Vegan, Vegetarian, Pescatarian; makes sure everyone at your festival is capably catered for if they choose to eat. Keep on top of your allergy information and ensure there is a range of rations available.
2. Use social media to create a festival community
The ultimate digital tool, social media has the power to make and break your festival – so be its friend. Post about your event regularly, provide updates and take pictures. A super innovative tip is to have a screen showing all the tweets or posts on the ‘gram about your event live streamed to the crowd. Create a hashtag to help bolster that interactive digital experience.
3. Create family friendly viewing areas
Performance areas can cause a problem for families, where children can’t see over people and there’s a higher chance of them getting lost or injured.
A family viewing area could involve something as simple as temporary raised seating to the back or side of the main audience.
4. Offer your audience different genres and types of entertainment
Music festivals are now displaying poetry, cinema, seminars and spoken word in an attempt to give festival goers a more rounded experience. Glastonbury has a theatre and circus area, whilst Reading and Leeds Festivals have battle rap competitions.
Try to connect your audience through different mediums. Have an arcade section or a few sporty games on offer, there are plenty of entertainment to choose from.
5. Make some camping zones noise-free areas
One of the downsides of festivals is lack of sleep. Try to limit late-night volume by providing campaign zones a relative distance away from the event.
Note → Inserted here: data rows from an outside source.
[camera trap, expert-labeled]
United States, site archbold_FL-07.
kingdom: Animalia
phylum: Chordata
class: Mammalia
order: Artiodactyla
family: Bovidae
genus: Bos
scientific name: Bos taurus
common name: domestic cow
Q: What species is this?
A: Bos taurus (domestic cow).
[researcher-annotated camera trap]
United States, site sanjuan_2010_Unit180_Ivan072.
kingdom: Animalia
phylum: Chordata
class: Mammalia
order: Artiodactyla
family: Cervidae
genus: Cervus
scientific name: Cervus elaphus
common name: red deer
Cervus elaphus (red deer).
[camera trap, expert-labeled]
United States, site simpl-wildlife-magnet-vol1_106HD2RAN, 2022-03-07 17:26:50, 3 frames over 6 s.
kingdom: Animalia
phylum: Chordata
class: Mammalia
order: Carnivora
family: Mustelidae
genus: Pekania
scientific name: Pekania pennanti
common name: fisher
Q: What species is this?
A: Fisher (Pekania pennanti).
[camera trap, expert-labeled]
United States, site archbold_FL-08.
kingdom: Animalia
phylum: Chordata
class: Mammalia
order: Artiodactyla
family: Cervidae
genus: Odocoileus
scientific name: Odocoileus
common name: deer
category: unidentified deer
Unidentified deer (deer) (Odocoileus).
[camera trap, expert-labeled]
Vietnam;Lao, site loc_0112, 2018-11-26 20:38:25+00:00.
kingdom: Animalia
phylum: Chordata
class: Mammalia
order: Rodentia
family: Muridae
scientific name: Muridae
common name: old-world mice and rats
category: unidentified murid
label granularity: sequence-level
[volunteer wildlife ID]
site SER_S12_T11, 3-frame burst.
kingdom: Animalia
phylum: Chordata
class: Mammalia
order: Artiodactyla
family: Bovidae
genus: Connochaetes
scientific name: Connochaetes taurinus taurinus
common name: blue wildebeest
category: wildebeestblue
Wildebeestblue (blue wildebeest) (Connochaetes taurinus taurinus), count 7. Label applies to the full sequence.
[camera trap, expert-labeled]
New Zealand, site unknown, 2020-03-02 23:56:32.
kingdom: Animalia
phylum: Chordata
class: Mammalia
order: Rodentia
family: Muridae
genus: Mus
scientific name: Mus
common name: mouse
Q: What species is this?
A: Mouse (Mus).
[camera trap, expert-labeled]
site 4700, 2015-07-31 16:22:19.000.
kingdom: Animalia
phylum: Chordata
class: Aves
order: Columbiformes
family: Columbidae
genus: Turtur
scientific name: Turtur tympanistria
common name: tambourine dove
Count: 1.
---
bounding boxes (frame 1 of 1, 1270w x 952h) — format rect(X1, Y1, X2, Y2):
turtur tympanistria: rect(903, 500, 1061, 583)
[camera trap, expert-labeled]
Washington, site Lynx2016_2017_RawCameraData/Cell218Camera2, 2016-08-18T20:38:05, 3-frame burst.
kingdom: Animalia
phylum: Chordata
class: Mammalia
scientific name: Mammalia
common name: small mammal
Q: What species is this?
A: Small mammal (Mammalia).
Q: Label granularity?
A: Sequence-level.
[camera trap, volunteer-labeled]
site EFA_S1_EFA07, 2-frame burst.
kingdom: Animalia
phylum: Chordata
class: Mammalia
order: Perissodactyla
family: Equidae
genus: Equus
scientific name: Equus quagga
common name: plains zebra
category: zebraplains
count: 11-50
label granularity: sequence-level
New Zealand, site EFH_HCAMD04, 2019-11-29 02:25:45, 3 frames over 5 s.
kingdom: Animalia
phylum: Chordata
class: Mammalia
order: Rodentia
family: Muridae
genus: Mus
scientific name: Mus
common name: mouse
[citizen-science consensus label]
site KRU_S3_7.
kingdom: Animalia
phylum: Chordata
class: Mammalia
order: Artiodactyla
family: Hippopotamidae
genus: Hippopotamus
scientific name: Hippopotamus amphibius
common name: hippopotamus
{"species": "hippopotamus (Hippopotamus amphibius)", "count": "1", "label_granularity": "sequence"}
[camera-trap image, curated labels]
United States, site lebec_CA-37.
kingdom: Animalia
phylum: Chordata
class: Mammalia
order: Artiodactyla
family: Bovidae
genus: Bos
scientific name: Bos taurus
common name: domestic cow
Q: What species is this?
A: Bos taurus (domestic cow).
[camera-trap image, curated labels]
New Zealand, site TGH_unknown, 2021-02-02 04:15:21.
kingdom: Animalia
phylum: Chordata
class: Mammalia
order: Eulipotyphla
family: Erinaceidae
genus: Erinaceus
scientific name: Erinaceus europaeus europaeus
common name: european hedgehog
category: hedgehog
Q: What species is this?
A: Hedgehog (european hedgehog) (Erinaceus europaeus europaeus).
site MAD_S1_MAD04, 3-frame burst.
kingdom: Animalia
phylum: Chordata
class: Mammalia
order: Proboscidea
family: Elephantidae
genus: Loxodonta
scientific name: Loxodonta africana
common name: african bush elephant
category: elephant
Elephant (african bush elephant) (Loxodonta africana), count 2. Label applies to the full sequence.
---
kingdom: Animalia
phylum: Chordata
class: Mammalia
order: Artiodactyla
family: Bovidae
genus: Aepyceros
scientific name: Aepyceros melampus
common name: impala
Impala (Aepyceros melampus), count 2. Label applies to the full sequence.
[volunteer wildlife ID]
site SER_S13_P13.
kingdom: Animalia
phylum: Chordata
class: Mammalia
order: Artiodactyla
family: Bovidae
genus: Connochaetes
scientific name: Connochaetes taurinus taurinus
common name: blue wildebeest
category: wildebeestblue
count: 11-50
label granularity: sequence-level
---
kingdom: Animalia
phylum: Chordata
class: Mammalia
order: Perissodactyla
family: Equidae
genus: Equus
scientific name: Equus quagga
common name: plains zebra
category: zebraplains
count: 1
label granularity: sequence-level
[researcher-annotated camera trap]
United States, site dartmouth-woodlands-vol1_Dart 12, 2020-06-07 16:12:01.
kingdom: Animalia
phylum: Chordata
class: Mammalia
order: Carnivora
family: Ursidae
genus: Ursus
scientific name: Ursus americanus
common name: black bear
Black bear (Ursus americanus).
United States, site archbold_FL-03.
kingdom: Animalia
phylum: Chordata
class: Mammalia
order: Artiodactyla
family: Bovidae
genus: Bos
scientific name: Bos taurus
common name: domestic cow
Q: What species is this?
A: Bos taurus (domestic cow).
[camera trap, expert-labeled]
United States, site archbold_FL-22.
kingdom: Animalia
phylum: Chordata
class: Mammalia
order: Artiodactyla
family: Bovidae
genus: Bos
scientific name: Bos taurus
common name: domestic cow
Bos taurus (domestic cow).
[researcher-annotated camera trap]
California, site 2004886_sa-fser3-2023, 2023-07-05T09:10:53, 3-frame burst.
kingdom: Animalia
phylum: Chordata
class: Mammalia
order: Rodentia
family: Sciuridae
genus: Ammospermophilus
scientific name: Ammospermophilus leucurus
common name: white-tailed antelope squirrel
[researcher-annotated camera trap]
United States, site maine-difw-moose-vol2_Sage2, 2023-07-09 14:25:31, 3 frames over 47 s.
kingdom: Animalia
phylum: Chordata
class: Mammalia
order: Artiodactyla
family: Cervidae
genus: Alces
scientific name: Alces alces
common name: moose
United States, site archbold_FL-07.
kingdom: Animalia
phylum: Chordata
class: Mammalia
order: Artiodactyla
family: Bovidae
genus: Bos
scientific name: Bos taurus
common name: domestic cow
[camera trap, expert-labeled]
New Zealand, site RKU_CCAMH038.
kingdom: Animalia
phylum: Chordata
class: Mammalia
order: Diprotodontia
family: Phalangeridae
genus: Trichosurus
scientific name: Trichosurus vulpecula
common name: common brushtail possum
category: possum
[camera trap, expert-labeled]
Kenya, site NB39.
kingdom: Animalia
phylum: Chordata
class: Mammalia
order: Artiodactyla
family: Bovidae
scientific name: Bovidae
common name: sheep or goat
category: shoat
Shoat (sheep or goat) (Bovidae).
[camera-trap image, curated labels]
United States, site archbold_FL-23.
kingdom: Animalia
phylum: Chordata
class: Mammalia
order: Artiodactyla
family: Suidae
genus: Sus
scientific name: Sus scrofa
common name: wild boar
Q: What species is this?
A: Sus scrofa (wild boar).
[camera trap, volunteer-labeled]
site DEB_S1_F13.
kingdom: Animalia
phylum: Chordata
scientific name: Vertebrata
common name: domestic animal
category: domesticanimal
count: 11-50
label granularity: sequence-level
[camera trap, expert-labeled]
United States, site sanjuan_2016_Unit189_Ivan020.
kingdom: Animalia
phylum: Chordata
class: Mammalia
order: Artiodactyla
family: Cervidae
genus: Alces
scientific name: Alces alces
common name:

Cutting the noise at night in some areas could make for a better day time experience.
6. Take inspiration from hotels and offer a ‘porter’ service
Anyone who has ever camped at a festival, especially a major one like Reading, Glastonbury or Download, will know that one of the worst parts of the weekend is having to carry your luggage from the car park to your chosen pitch.
Tent, rucksack, alcohol, folding chairs, sleeping bag, pillow… it’s tiring just thinking about it. It’s especially bad when the rain has been falling and you’re having to wade through mud.
Take this stress away by providing staff members to carry luggage for people. You could even provide them with trolleys of sleds so they’re not having to bear the load themselves.
7. Create convenience with an on-site shop
There are usually stalls selling clothes and merchandise, but what about the essentials.
Provide access to pharmaceuticals, pillows and pringles; milk and matches; fruit and folding chairs.
Having a temporary shop improves the customer experience and adds an extra revenue channel for the organiser.
8. Speak to potential customers
Create a platform which reaches out to new customers. The best way to do this is through social media. Use Twitter and Facebook polls to suggest aspects of your festival and let your followers vote on their favourite. It’s also a great way of creating a buzz and selling more tickets.
There is a huge thirst for festivals and outdoor events at the moment – satiate it.
9. Offer the option to reserve camping pitches
Allowing customers to pre-book their pitch gives them the peace of mind that they can arrive at a convenient time, and they’re not rushing or fighting for the best spot. This can be a paid option you offer, therefore also adding another revenue stream. Putting on a festival is all about giving customers the best possible experience.